Prebid Sales Agent

The Prebid Sales Agent is a server that exposes advertising inventory to AI agents via the Model Context Protocol (MCP) and Agent-to-Agent (A2A) protocol. It is designed to integrate with ad servers like Google Ad Manager and provides tools for managing inventory and campaigns throughout their lifecycle.

Key Features

For AI Agents

  • Product Discovery: Natural language search for advertising products.
  • Campaign Creation: Automated media buying with targeting capabilities.
  • Creative Management: Streamlined upload and approval workflows.
  • Performance Monitoring: Real-time access to campaign metrics.

For Publishers

  • Multi-Tenant System: Isolates data per publisher for security and organization.
  • Adapter Pattern: Supports multiple ad servers (e.g., Google Ad Manager).
  • Real-time Dashboard: Live activity feed powered by Server-Sent Events (SSE).
  • Workflow Management: Unified system for human-in-the-loop approvals.
  • Admin Interface: Web UI with Google OAuth for easy management.

For Developers

  • MCP Protocol: Standard interface for AI agents.
  • A2A Protocol: Agent-to-Agent communication via JSON-RPC 2.0.
  • REST API: Programmatic tenant management.
  • Docker Deployment: Easy setup for both local and production environments.

Getting Started

Quick Start (Evaluation)

You can try the sales agent locally using Docker:

# Clone and start
git clone https://github.com/prebid/salesagent.git
cd salesagent
docker compose up -d

# Test the MCP interface
uvx adcp http://localhost:8000/mcp/ --auth test-token list_tools

Access services at http://localhost:8000:

  • Admin UI: /admin (Test credentials: test123)
  • MCP Server: /mcp/
  • A2A Server: /a2a

Production Deployment

For production, publishers can deploy their own sales agent instance.

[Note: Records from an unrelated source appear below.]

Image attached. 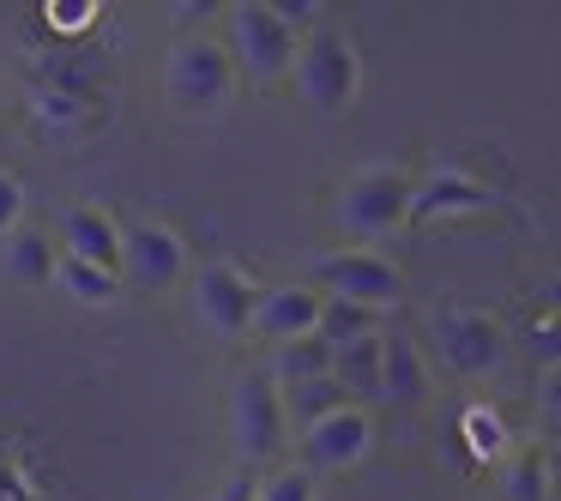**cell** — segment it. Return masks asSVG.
<instances>
[{
    "label": "cell",
    "instance_id": "2",
    "mask_svg": "<svg viewBox=\"0 0 561 501\" xmlns=\"http://www.w3.org/2000/svg\"><path fill=\"white\" fill-rule=\"evenodd\" d=\"M230 435H236L242 471L278 465L284 435H290V411H284V387L266 375V368H248V375L230 387Z\"/></svg>",
    "mask_w": 561,
    "mask_h": 501
},
{
    "label": "cell",
    "instance_id": "11",
    "mask_svg": "<svg viewBox=\"0 0 561 501\" xmlns=\"http://www.w3.org/2000/svg\"><path fill=\"white\" fill-rule=\"evenodd\" d=\"M320 308H327V296L308 291V284H272V291H260L254 332L272 339V344L308 339V332H320Z\"/></svg>",
    "mask_w": 561,
    "mask_h": 501
},
{
    "label": "cell",
    "instance_id": "4",
    "mask_svg": "<svg viewBox=\"0 0 561 501\" xmlns=\"http://www.w3.org/2000/svg\"><path fill=\"white\" fill-rule=\"evenodd\" d=\"M411 200H416V187L404 182L399 170H363V175H351V182L339 187L332 218H339V230H351V236H387V230H399V224L411 218Z\"/></svg>",
    "mask_w": 561,
    "mask_h": 501
},
{
    "label": "cell",
    "instance_id": "23",
    "mask_svg": "<svg viewBox=\"0 0 561 501\" xmlns=\"http://www.w3.org/2000/svg\"><path fill=\"white\" fill-rule=\"evenodd\" d=\"M465 435H471V453H477V459H495V453L507 447V429H501V417L483 411V405H471V411H465Z\"/></svg>",
    "mask_w": 561,
    "mask_h": 501
},
{
    "label": "cell",
    "instance_id": "6",
    "mask_svg": "<svg viewBox=\"0 0 561 501\" xmlns=\"http://www.w3.org/2000/svg\"><path fill=\"white\" fill-rule=\"evenodd\" d=\"M428 332H435L440 363L465 380H483L507 363V332H501V320L477 315V308H440V315L428 320Z\"/></svg>",
    "mask_w": 561,
    "mask_h": 501
},
{
    "label": "cell",
    "instance_id": "13",
    "mask_svg": "<svg viewBox=\"0 0 561 501\" xmlns=\"http://www.w3.org/2000/svg\"><path fill=\"white\" fill-rule=\"evenodd\" d=\"M495 206V194L489 187H477L471 175L459 170H435L428 182H416V200H411V218L428 224V218H459V212H489Z\"/></svg>",
    "mask_w": 561,
    "mask_h": 501
},
{
    "label": "cell",
    "instance_id": "33",
    "mask_svg": "<svg viewBox=\"0 0 561 501\" xmlns=\"http://www.w3.org/2000/svg\"><path fill=\"white\" fill-rule=\"evenodd\" d=\"M549 471H556V489H561V441H556V453H549Z\"/></svg>",
    "mask_w": 561,
    "mask_h": 501
},
{
    "label": "cell",
    "instance_id": "7",
    "mask_svg": "<svg viewBox=\"0 0 561 501\" xmlns=\"http://www.w3.org/2000/svg\"><path fill=\"white\" fill-rule=\"evenodd\" d=\"M194 315L206 320L218 339H242V332H254V308H260V291L248 284L242 266H230V260H206V266L194 272Z\"/></svg>",
    "mask_w": 561,
    "mask_h": 501
},
{
    "label": "cell",
    "instance_id": "12",
    "mask_svg": "<svg viewBox=\"0 0 561 501\" xmlns=\"http://www.w3.org/2000/svg\"><path fill=\"white\" fill-rule=\"evenodd\" d=\"M122 242H127V230L110 218V212H98V206H67V218H61V254L122 272Z\"/></svg>",
    "mask_w": 561,
    "mask_h": 501
},
{
    "label": "cell",
    "instance_id": "20",
    "mask_svg": "<svg viewBox=\"0 0 561 501\" xmlns=\"http://www.w3.org/2000/svg\"><path fill=\"white\" fill-rule=\"evenodd\" d=\"M55 291L73 296V303H115V291H122V272L61 254V266H55Z\"/></svg>",
    "mask_w": 561,
    "mask_h": 501
},
{
    "label": "cell",
    "instance_id": "22",
    "mask_svg": "<svg viewBox=\"0 0 561 501\" xmlns=\"http://www.w3.org/2000/svg\"><path fill=\"white\" fill-rule=\"evenodd\" d=\"M525 356H531L543 375H549V368H561V315H556V308H543V315L525 327Z\"/></svg>",
    "mask_w": 561,
    "mask_h": 501
},
{
    "label": "cell",
    "instance_id": "32",
    "mask_svg": "<svg viewBox=\"0 0 561 501\" xmlns=\"http://www.w3.org/2000/svg\"><path fill=\"white\" fill-rule=\"evenodd\" d=\"M543 308H556V315H561V272L543 284Z\"/></svg>",
    "mask_w": 561,
    "mask_h": 501
},
{
    "label": "cell",
    "instance_id": "28",
    "mask_svg": "<svg viewBox=\"0 0 561 501\" xmlns=\"http://www.w3.org/2000/svg\"><path fill=\"white\" fill-rule=\"evenodd\" d=\"M91 19H98V7H91V0H55V7H49V25L55 31H85Z\"/></svg>",
    "mask_w": 561,
    "mask_h": 501
},
{
    "label": "cell",
    "instance_id": "10",
    "mask_svg": "<svg viewBox=\"0 0 561 501\" xmlns=\"http://www.w3.org/2000/svg\"><path fill=\"white\" fill-rule=\"evenodd\" d=\"M368 447H375V423H368L363 405H344V411L327 417V423L302 429L308 471H351V465H363Z\"/></svg>",
    "mask_w": 561,
    "mask_h": 501
},
{
    "label": "cell",
    "instance_id": "18",
    "mask_svg": "<svg viewBox=\"0 0 561 501\" xmlns=\"http://www.w3.org/2000/svg\"><path fill=\"white\" fill-rule=\"evenodd\" d=\"M266 375L278 380V387H296V380L332 375V344L320 339V332H308V339H290V344H272Z\"/></svg>",
    "mask_w": 561,
    "mask_h": 501
},
{
    "label": "cell",
    "instance_id": "25",
    "mask_svg": "<svg viewBox=\"0 0 561 501\" xmlns=\"http://www.w3.org/2000/svg\"><path fill=\"white\" fill-rule=\"evenodd\" d=\"M260 501H314V477L296 471V465H278L272 477H260Z\"/></svg>",
    "mask_w": 561,
    "mask_h": 501
},
{
    "label": "cell",
    "instance_id": "30",
    "mask_svg": "<svg viewBox=\"0 0 561 501\" xmlns=\"http://www.w3.org/2000/svg\"><path fill=\"white\" fill-rule=\"evenodd\" d=\"M211 13H218V0H175V7H170L175 25H206Z\"/></svg>",
    "mask_w": 561,
    "mask_h": 501
},
{
    "label": "cell",
    "instance_id": "9",
    "mask_svg": "<svg viewBox=\"0 0 561 501\" xmlns=\"http://www.w3.org/2000/svg\"><path fill=\"white\" fill-rule=\"evenodd\" d=\"M182 272H187V248L175 230H163V224H134V230H127L122 284H134V291H170Z\"/></svg>",
    "mask_w": 561,
    "mask_h": 501
},
{
    "label": "cell",
    "instance_id": "16",
    "mask_svg": "<svg viewBox=\"0 0 561 501\" xmlns=\"http://www.w3.org/2000/svg\"><path fill=\"white\" fill-rule=\"evenodd\" d=\"M428 399V363L411 339H387V380H380V405L416 411Z\"/></svg>",
    "mask_w": 561,
    "mask_h": 501
},
{
    "label": "cell",
    "instance_id": "27",
    "mask_svg": "<svg viewBox=\"0 0 561 501\" xmlns=\"http://www.w3.org/2000/svg\"><path fill=\"white\" fill-rule=\"evenodd\" d=\"M537 411H543V429L561 441V368L543 375V387H537Z\"/></svg>",
    "mask_w": 561,
    "mask_h": 501
},
{
    "label": "cell",
    "instance_id": "19",
    "mask_svg": "<svg viewBox=\"0 0 561 501\" xmlns=\"http://www.w3.org/2000/svg\"><path fill=\"white\" fill-rule=\"evenodd\" d=\"M556 489V471H549V453L525 447L501 465V501H549Z\"/></svg>",
    "mask_w": 561,
    "mask_h": 501
},
{
    "label": "cell",
    "instance_id": "17",
    "mask_svg": "<svg viewBox=\"0 0 561 501\" xmlns=\"http://www.w3.org/2000/svg\"><path fill=\"white\" fill-rule=\"evenodd\" d=\"M344 405H356V399L339 387V375H314V380H296V387H284L290 429H314V423H327L332 411H344Z\"/></svg>",
    "mask_w": 561,
    "mask_h": 501
},
{
    "label": "cell",
    "instance_id": "8",
    "mask_svg": "<svg viewBox=\"0 0 561 501\" xmlns=\"http://www.w3.org/2000/svg\"><path fill=\"white\" fill-rule=\"evenodd\" d=\"M314 284L320 296H344V303H363V308H392L404 291L399 266L380 254H320L314 260Z\"/></svg>",
    "mask_w": 561,
    "mask_h": 501
},
{
    "label": "cell",
    "instance_id": "1",
    "mask_svg": "<svg viewBox=\"0 0 561 501\" xmlns=\"http://www.w3.org/2000/svg\"><path fill=\"white\" fill-rule=\"evenodd\" d=\"M224 49H230L236 73H248L254 86L296 73V55H302V31L290 19H278L272 0H242L224 13Z\"/></svg>",
    "mask_w": 561,
    "mask_h": 501
},
{
    "label": "cell",
    "instance_id": "21",
    "mask_svg": "<svg viewBox=\"0 0 561 501\" xmlns=\"http://www.w3.org/2000/svg\"><path fill=\"white\" fill-rule=\"evenodd\" d=\"M368 332H380V327H375V308L344 303V296H327V308H320V339H327L332 351H344V344L368 339Z\"/></svg>",
    "mask_w": 561,
    "mask_h": 501
},
{
    "label": "cell",
    "instance_id": "14",
    "mask_svg": "<svg viewBox=\"0 0 561 501\" xmlns=\"http://www.w3.org/2000/svg\"><path fill=\"white\" fill-rule=\"evenodd\" d=\"M55 266H61V248H55L49 230L19 224V230L0 242V272L13 284H55Z\"/></svg>",
    "mask_w": 561,
    "mask_h": 501
},
{
    "label": "cell",
    "instance_id": "24",
    "mask_svg": "<svg viewBox=\"0 0 561 501\" xmlns=\"http://www.w3.org/2000/svg\"><path fill=\"white\" fill-rule=\"evenodd\" d=\"M85 110H91V103H85V98H73V91H55V86H43V91H37V122H49V127H73V122H85Z\"/></svg>",
    "mask_w": 561,
    "mask_h": 501
},
{
    "label": "cell",
    "instance_id": "3",
    "mask_svg": "<svg viewBox=\"0 0 561 501\" xmlns=\"http://www.w3.org/2000/svg\"><path fill=\"white\" fill-rule=\"evenodd\" d=\"M236 61L230 49H224L218 37H182L170 49V67H163V91H170V103L182 115H218L224 103L236 98Z\"/></svg>",
    "mask_w": 561,
    "mask_h": 501
},
{
    "label": "cell",
    "instance_id": "31",
    "mask_svg": "<svg viewBox=\"0 0 561 501\" xmlns=\"http://www.w3.org/2000/svg\"><path fill=\"white\" fill-rule=\"evenodd\" d=\"M0 501H31V489L19 483V471H7V465H0Z\"/></svg>",
    "mask_w": 561,
    "mask_h": 501
},
{
    "label": "cell",
    "instance_id": "26",
    "mask_svg": "<svg viewBox=\"0 0 561 501\" xmlns=\"http://www.w3.org/2000/svg\"><path fill=\"white\" fill-rule=\"evenodd\" d=\"M19 218H25V182L0 170V242L19 230Z\"/></svg>",
    "mask_w": 561,
    "mask_h": 501
},
{
    "label": "cell",
    "instance_id": "29",
    "mask_svg": "<svg viewBox=\"0 0 561 501\" xmlns=\"http://www.w3.org/2000/svg\"><path fill=\"white\" fill-rule=\"evenodd\" d=\"M211 501H260V477H254V471H236V477H230V483H224Z\"/></svg>",
    "mask_w": 561,
    "mask_h": 501
},
{
    "label": "cell",
    "instance_id": "15",
    "mask_svg": "<svg viewBox=\"0 0 561 501\" xmlns=\"http://www.w3.org/2000/svg\"><path fill=\"white\" fill-rule=\"evenodd\" d=\"M332 375H339V387L351 392L356 405L380 399V380H387V332H368V339L332 351Z\"/></svg>",
    "mask_w": 561,
    "mask_h": 501
},
{
    "label": "cell",
    "instance_id": "5",
    "mask_svg": "<svg viewBox=\"0 0 561 501\" xmlns=\"http://www.w3.org/2000/svg\"><path fill=\"white\" fill-rule=\"evenodd\" d=\"M296 98L314 103V110H344L356 98V49L344 31L320 25L302 37V55H296Z\"/></svg>",
    "mask_w": 561,
    "mask_h": 501
}]
</instances>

The repository provides guides for various deployment methods, including Docker and cloud platforms.

The AdContext Protocol (AdCP)

The Sales Agent is built on the AdContext Protocol (AdCP), an open standard designed to standardize how AI agents interact with advertising platforms.

Protocol Architecture

AdCP operates as a layer on top of standard AI interaction protocols:

  • MCP (Model Context Protocol): Facilitates direct integration with AI assistants (e.g., Claude Desktop).
  • A2A (Agent-to-Agent Protocol): Enables complex, autonomous workflows and collaboration between agents using JSON-RPC 2.0.

Core Concepts

AdCP abstracts complex advertising operations into standardized domains:

  1. Inventory Discovery (get_products): Agents can search for ad products using natural language criteria (e.g., “video ads in North America”) rather than specific line item IDs.
  2. Media Buying (create_media_buy): A normalized workflow for proposal, negotiation, and booking that works consistently across different ad servers.
  3. Creative Management (build_creative): Standardized handling of creative assets, allowing agents to generate or upload assets that match publisher specifications.
  4. Signal Activation (get_signals, activate_signal): Mechanisms for passing context and identity signals to improve targeting and campaign performance.

Workflow Example

A typical AI-driven campaign flow using AdCP might look like this:

  1. Discovery: Expected outcome is a list of available “Products” matching the agent’s intent.
  2. Planning: The agent uses create_media_buy to submit a proposal.
  3. Review: The Sales Agent (and potentially a human publisher) reviews the proposal.
  4. Execution: Once approved, the Sales Agent pushes the orders to the underlying ad server (e.g., GAM).

Architecture

The project follows a clean structure isolating core MCP components, business logic services, and ad server adapters.

salesagent/
├── src/
│   ├── core/           # Core MCP server components
│   ├── services/       # Business logic services
│   ├── adapters/       # Ad server integrations (e.g., GAM)
│   └── admin/          # Admin UI (Flask)
├── scripts/            # Utility and deployment scripts
└── tests/              # Comprehensive test suite

Contributing

Contributions are welcome! Please refer to the Development Guide in the repository for details on setting up your environment and creating pull requests.